What to do | Each line holding the string "States" is to be copied from the data.

Given data |
◆ ◆ ◆ ◆ ◆
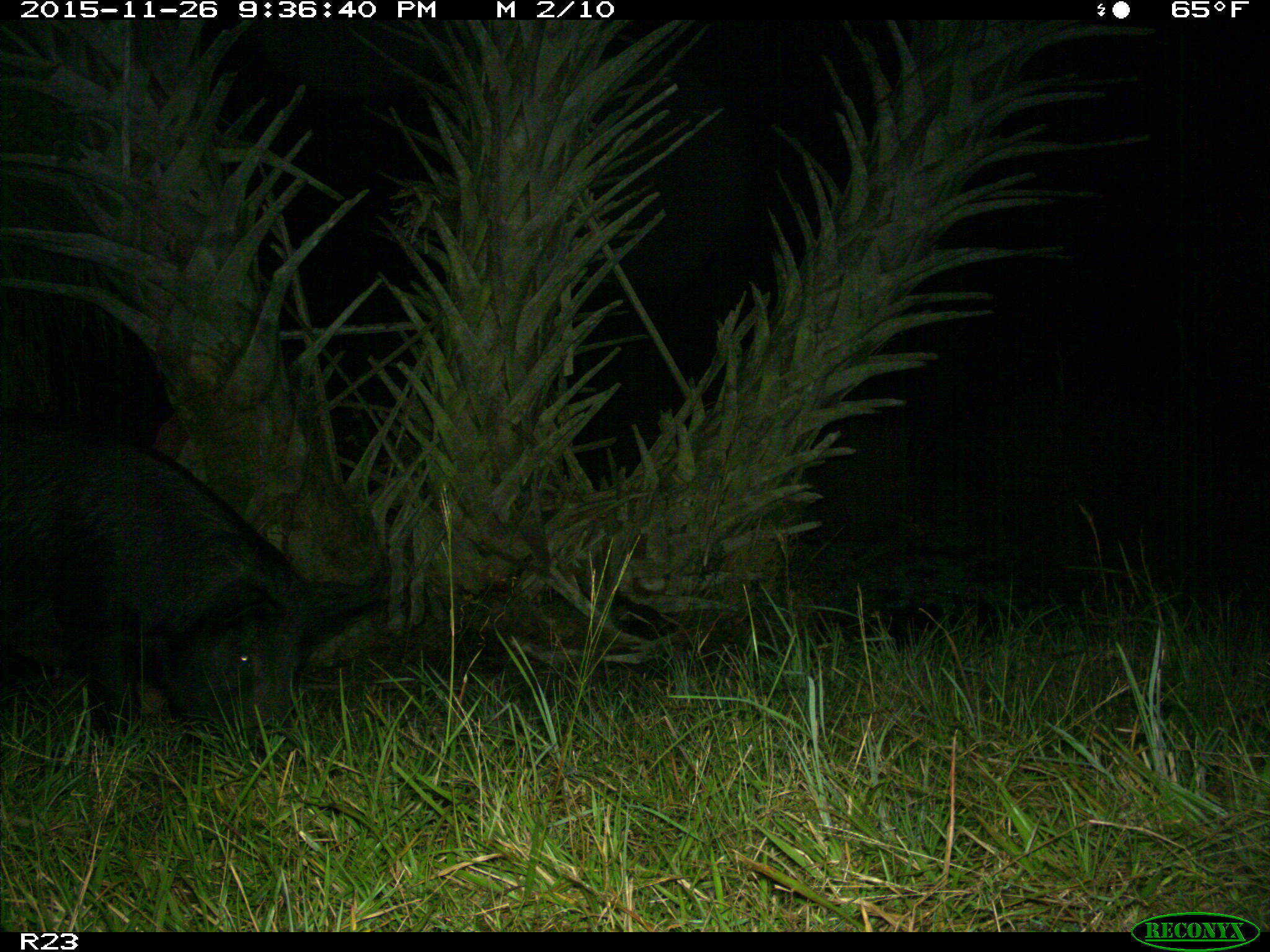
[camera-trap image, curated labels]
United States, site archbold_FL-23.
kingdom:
◆ ◆ ◆ ◆ ◆
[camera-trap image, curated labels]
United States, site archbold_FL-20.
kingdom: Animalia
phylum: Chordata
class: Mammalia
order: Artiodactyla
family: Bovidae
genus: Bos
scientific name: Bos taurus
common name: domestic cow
◆ ◆ ◆ ◆ ◆
Task solution |
United States, site archbold_FL-23.
United States, site archbold_FL-20.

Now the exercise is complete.